This is what production looks like: not a bigger prompt, but an orchestra of small controls that keep the app reliable under load.

Opinion: If you can’t test, measure, and retry each step independently, you don’t have an LLM app, you have a demo that occasionally works.


Pattern 5: Enterprise GenAI speed is constrained by governance + integration

In enterprise environments, “move fast” doesn’t fail because the model is slow.

It fails because:

  • access control can’t be an afterthought
  • auditability is required
  • data boundaries are political and technical
  • compliance rules change
  • integration with legacy systems is the actual delivery path

The Field Notes pattern: teams that ship repeatedly don’t treat governance as a blocker to “get through.”

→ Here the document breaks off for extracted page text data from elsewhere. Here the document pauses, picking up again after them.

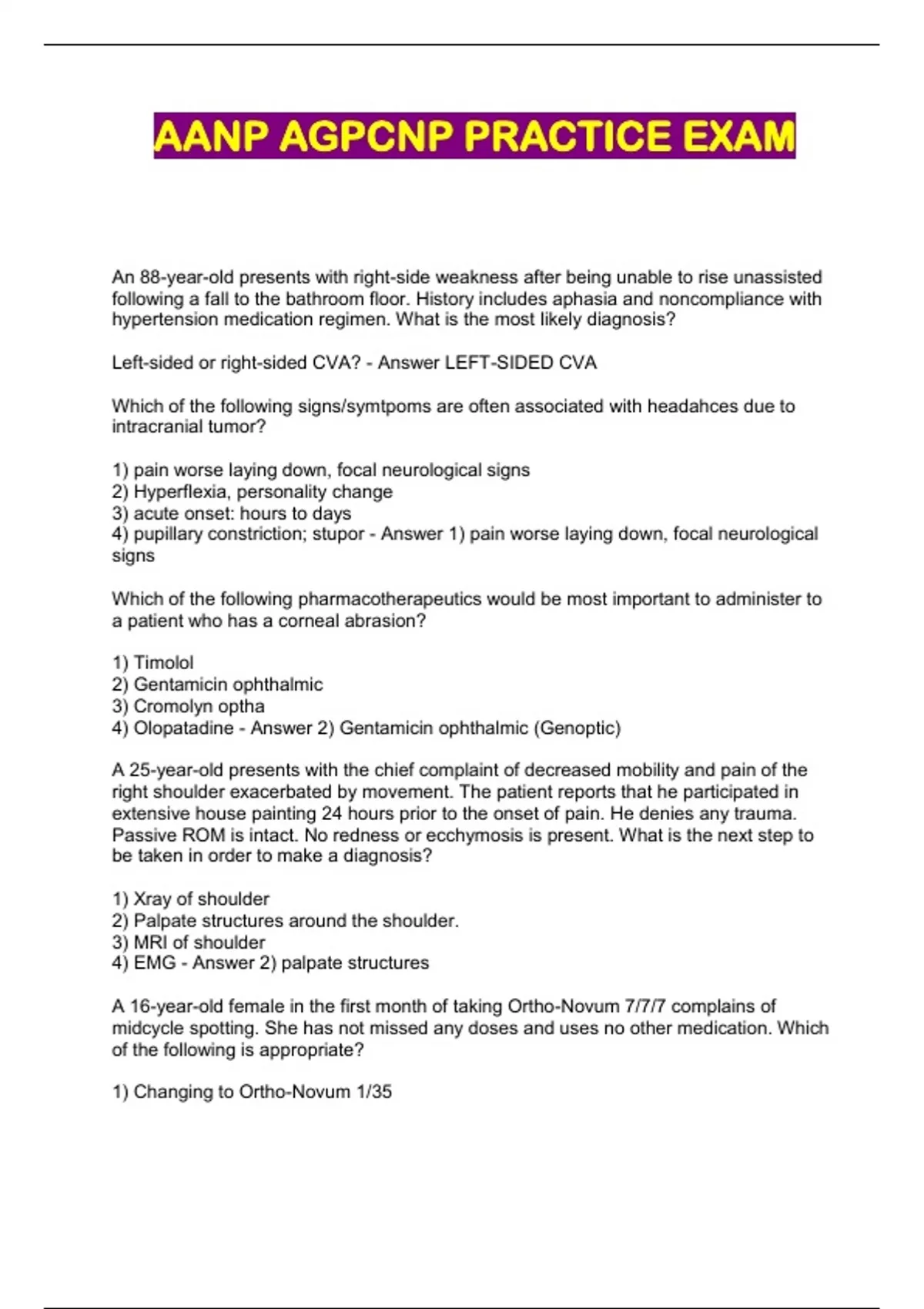 AANP AGPCNP PRACTICE EXAM

An 88-year-old presents with right-side weakness after being unable to rise unassisted following a fall to the bathroom floor. History includes aphasia and noncompliance with hypertension medication regimen. What is the most likely diagnosis?

Left-sided or right-sided CVA? - Answer LEFT-SIDED CVA

Which of the following signs/symtpoms are often associated with headahces due to intracranial tumor?

1) pain worse laying down, focal neurological signs
2) Hyperflexia, personality change
3) acute onset: hours to days
4) pupillary constriction; stupor - Answer 1) pain worse laying down, focal neurological signs

Which of the following pharmacotherapeutics would be most important to administer to a patient who has a corneal abrasion?

1) Timolol
2) Gentamicin ophthalmic
3) Cromolyn optha
4) Olopatadine - Answer 2) Gentamicin ophthalmic (Genoptic)

A 25-year-old presents with the chief complaint of decreased mobility and pain of the right shoulder exacerbated by movement. The patient reports that he participated in extensive house painting 24 hours prior to the onset of pain. He denies any trauma. Passive ROM is intact. No redness or ecchymosis is present. What is the next step to be taken in order to make a diagnosis?

1) Xray of shoulder
2) Palpate structures around the shoulder.
3) MRI of shoulder
4) EMG - Answer 2) palpate structures

A 16-year-old female in the first month of taking Ortho-Novum 7/7/7 complains of midcycle spotting. She has not missed any doses and uses no other medication. Which of the following is appropriate?

1) Changing to Ortho-Novum 1/35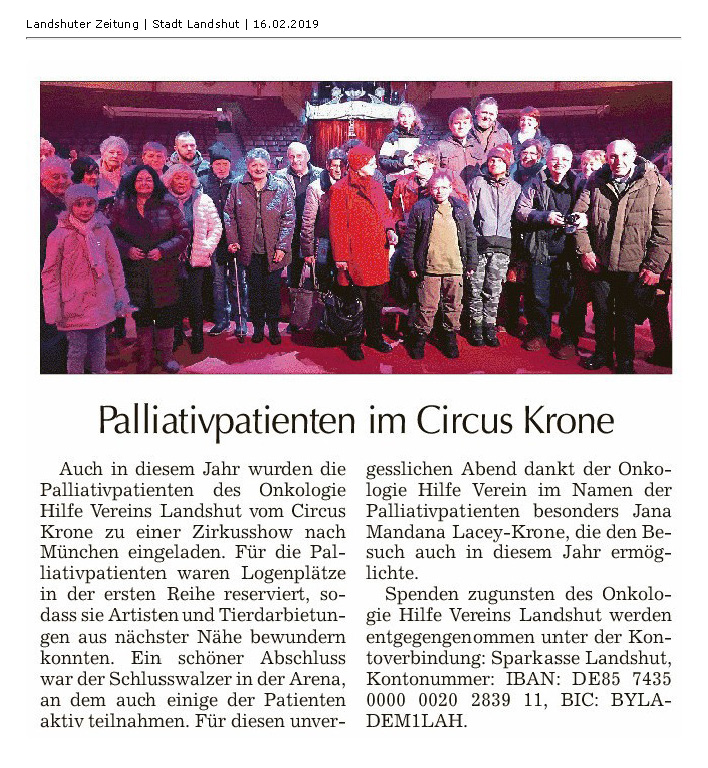 Landshuter Zeitung | Stadt Landshut | 16.02.2019

Palliativpatienten im Circus Krone

Auch in diesem Jahr wurden die Palliativpatienten des Onkologie Hilfe Vereins Landshut vom Circus Krone zu einer Zirkusshow nach München eingeladen. Für die Palliativpatienten waren Logenplätze in der ersten Reihe reserviert, sodass sie Artisten und Tierdarbietungen aus nächster Nähe bewundern konnten. Ein schöner Abschluss war der Schlusswalzer in der Arena, an dem auch einige der Patienten aktiv teilnahmen. Für diesen unvergesslichen Abend dankt der Onkologie Hilfe Verein im Namen der Palliativpatienten besonders Jana Mandana Lacey-Krone, die den Besuch auch in diesem Jahr ermöglichte.

Spenden zugunsten des Onkologie Hilfe Vereins Landshut werden entgegengenommen unter der Kontoverbindung: Sparkasse Landshut, Kontonummer: IBAN: DE85 7435 0000 0020 2839 11, BIC: BYLADEM1LAH.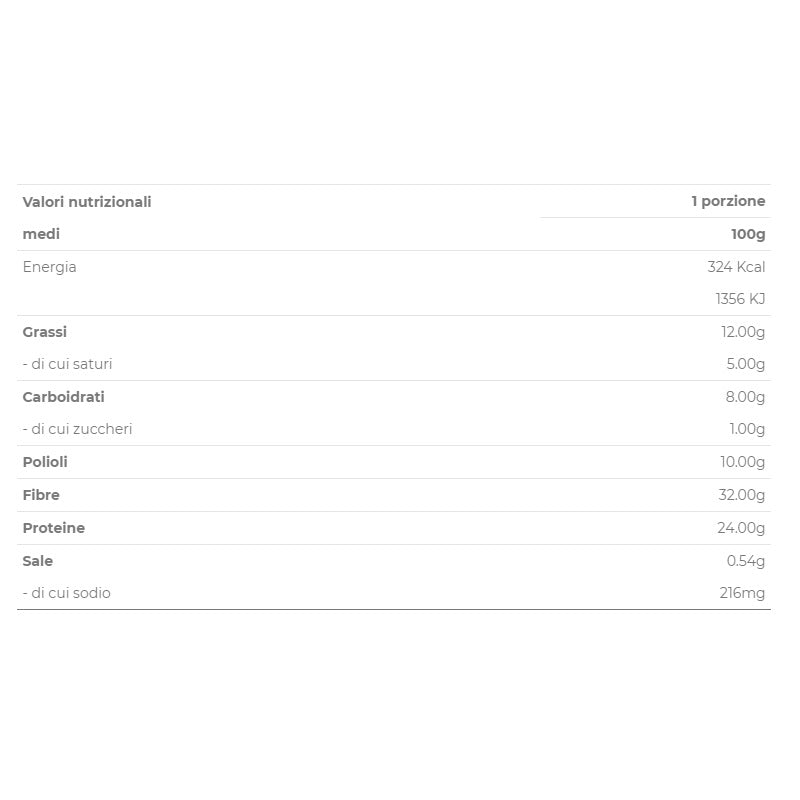 | Valori nutrizionali | 1 porzione |
|---|---|
| medi | 100g |
| Energia | 324 Kcal |
|  | 1356 KJ |
| Grassi | 12.00g |
| - di cui saturi | 5.00g |
| Carboidrati | 8.00g |
| - di cui zuccheri | 1.00g |
| Polioli | 10.00g |
| Fibre | 32.00g |
| Proteine | 24.00g |
| Sale | 0.54g |
| - di cui sodio | 216mg |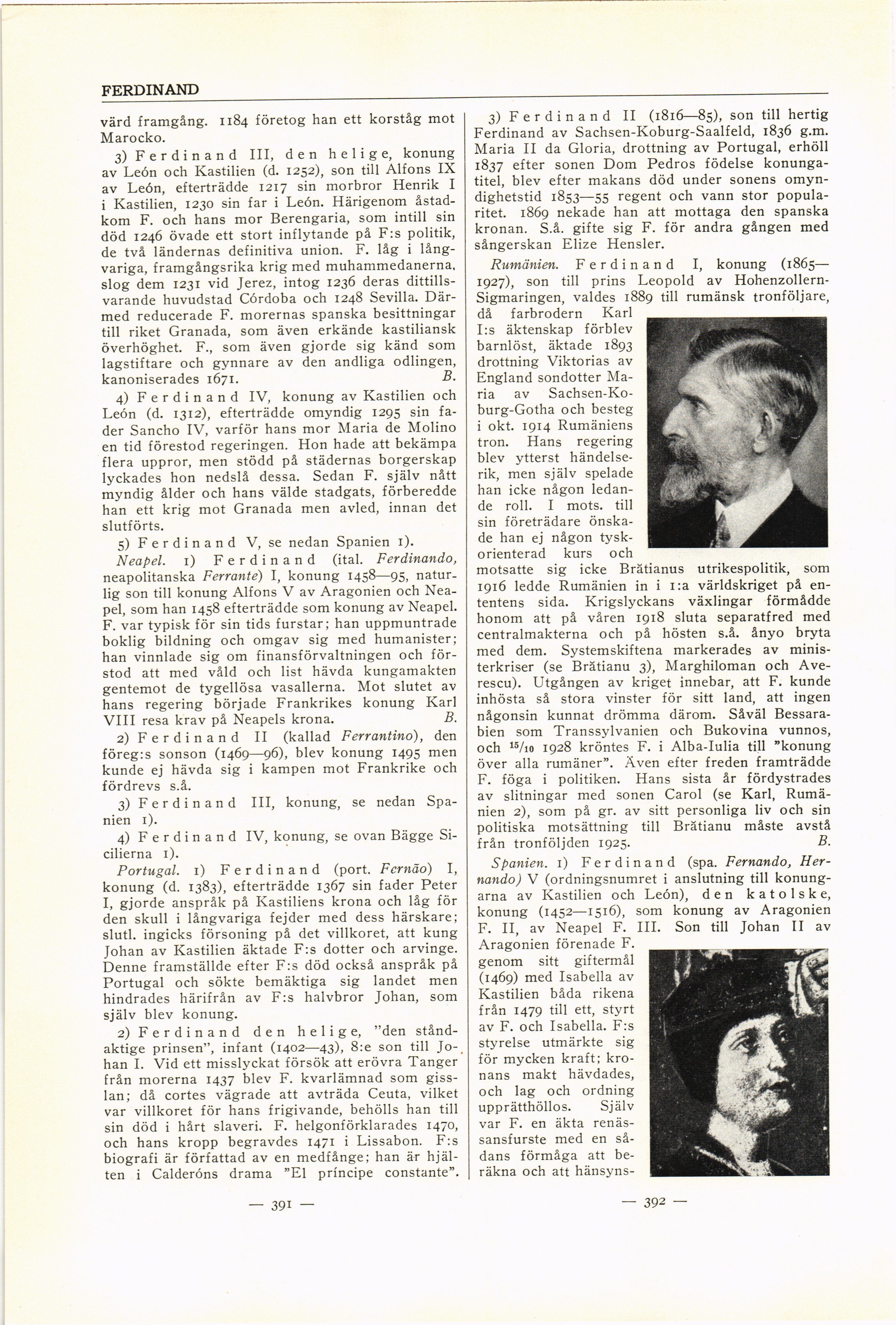 FERDINAND

värd framgång. 1184 företog han ett korståg mot Marocko.

3) Ferdinand III, den helige, konung av León och Kastilien (d. 1252), son till Alfons IX av León, efterträdde 1217 sin morbror Henrik I i Kastilien, 1230 sin far i León. Härigenom åstadkom F. och hans mor Berengaria, som intill sin död 1246 övade ett stort inflytande på F:s politik, de två ländernas definitiva union. F. låg i långvariga, framgångsrika krig med muhammedanerna, slog dem 1231 vid Jerez, intog 1236 deras dittillsvarande huvudstad Córdoba och 1248 Sevilla. Därmed reducerade F. morernas spanska besittningar till riket Granada, som även erkände kastiliansk överhöghet. F., som även gjorde sig känd som lagstiftare och gynnare av den andliga odlingen, kanoniserades 1671. B.

4) Ferdinand IV, konung av Kastilien och León (d. 1312), efterträdde omyndig 1295 sin fader Sancho IV, varför hans mor Maria de Molino en tid förestod regeringen. Hon hade att bekämpa flera uppror, men stödd på städernas borgerskap lyckades hon nedslå dessa. Sedan F. själv nått myndig ålder och hans välde stadgats, förberedde han ett krig mot Granada men avled, innan det slutförts.

5) Ferdinand V, se nedan Spanien 1).

Neapel. 1) Ferdinand (ital. Ferdinando, neapolitanska Ferrante) I, konung 1458—95, naturlig son till konung Alfons V av Aragonien och Neapel, som han 1458 efterträdde som konung av Neapel. F. var typisk för sin tids furstar; han uppmuntrade boklig bildning och omgav sig med humanister; han vinnlade sig om finansförvaltningen och förstod att med våld och list hävda kungamakten gentemot de tygellösa vasallerna. Mot slutet av hans regering började Frankrikes konung Karl VIII resa krav på Neapels krona. B.

2) Ferdinand II (kallad Ferrantino), den föreg:s sonson (1469—96), blev konung 1495 men kunde ej hävda sig i kampen mot Frankrike och fördrevs s.å.

3) Ferdinand III, konung, se nedan Spanien 1).

4) Ferdinand IV, konung, se ovan Bägge Sicilierna 1).

Portugal. 1) Ferdinand (port. Fernão) I, konung (d. 1383), efterträdde 1367 sin fader Peter I, gjorde anspråk på Kastiliens krona och låg för den skull i långvariga fejder med dess härskare; slutl. ingicks försoning på det villkoret, att kung Johan av Kastilien äktade F:s dotter och arvinge. Denne framställde efter F:s död också anspråk på Portugal och sökte bemäktiga sig landet men hindrades härifrån av F:s halvbror Johan, som själv blev konung.

2) Ferdinand den helige, "den ståndaktige prinsen", infant (1402—43), 8:e son till Johan I. Vid ett misslyckat försök att erövra Tanger från morerna 1437 blev F. kvarlämnad som gisslan; då cortes vägrade att avträda Ceuta, vilket var villkoret för hans frigivande, behölls han till sin död i hårt slaveri. F. helgonförklarades 1470, och hans kropp begravdes 1471 i Lissabon. F:s biografi är författad av en medfånge; han är hjälten i Calderóns drama "El príncipe constante".

— 391 —

3) Ferdinand II (1816—85), son till hertig Ferdinand av Sachsen-Koburg-Saalfeld, 1836 g.m. Maria II da Gloria, drottning av Portugal, erhöll 1837 efter sonen Dom Pedros födelse konungatitel, blev efter makans död under sonens omyndighetstid 1853—55 regent och vann stor popularitet. 1869 nekade han att mottaga den spanska kronan. S.å. gifte sig F. för andra gången med sångerskan Elize Hensler.

Rumänien. Ferdinand I, konung (1865—1927), son till prins Leopold av Hohenzollern-Sigmaringen, valdes 1889 till rumänsk tronföljare, då farbrodern Karl I:s äktenskap förblev barnlöst, äktade 1893 drottning Viktorias av England sondotter Maria av Sachsen-Koburg-Gotha och besteg i okt. 1914 Rumäniens tron. Hans regering blev ytterst händelserik, men själv spelade han icke någon ledande roll. I mots. till sin företrädare önskade han ej någon tyskorienterad kurs och motsatte sig icke Brătianus utrikespolitik, som 1916 ledde Rumänien in i 1:a världskriget på ententens sida. Krigslyckans växlingar förmådde honom att på våren 1918 sluta separatfred med centralmakterna och på hösten s.å. ånyo bryta med dem. Systemskiftena markerades av ministerkriser (se Brătianu 3), Marghiloman och Averescu). Utgången av kriget innebar, att F. kunde inhösta så stora vinster för sitt land, att ingen någonsin kunnat drömma därom. Såväl Bessarabien som Transsylvanien och Bukovina vunnos, och $^{15}/_{10}$ 1928 kröntes F. i Alba-Iulia till "konung över alla rumäner". Även efter freden framträdde F. föga i politiken. Hans sista år fördystrades av slitningar med sonen Carol (se Karl, Rumänien 2), som på gr. av sitt personliga liv och sin politiska motsättning till Brătianu måste avstå från tronföljden 1925. B.

Spanien. 1) Ferdinand (spa. Fernando, Hernando) V (ordningsnumret i anslutning till konungarna av Kastilien och León), den katolske, konung (1452—1516), som konung av Aragonien F. II, av Neapel F. III. Son till Johan II av Aragonien förenade F. genom sitt giftermål (1469) med Isabella av Kastilien båda rikena från 1479 till ett, styrt av F. och Isabella. F:s styrelse utmärkte sig för mycken kraft; kronans makt hävdades, och lag och ordning upprätthöllos. Själv var F. en äkta renässansfurste med en sådans förmåga att beräkna och att hänsyns-

— 392 —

They treat it as part of the system design, embedded early, updated dynamically, and enforced consistently.

Opinion: You don’t “add governance later.” If you try, you’ll rebuild everything under pressure.


What to do next (a quick operator checklist)

If you’re building or inheriting one of these systems, here are five questions worth answering before you scale anything:

  1. What’s the p95 latency budget, and what happens when retrieval misses it?
  2. Where does cost get tracked and capped (per query, per user, per day)?
  3. Where do permissions and entitlements live, and how are they tested?
  4. What’s your eval loop (offline + online) for catching regressions fast?
  5. When drift hits, what’s the safe intervention path (rollback/canary/repair)?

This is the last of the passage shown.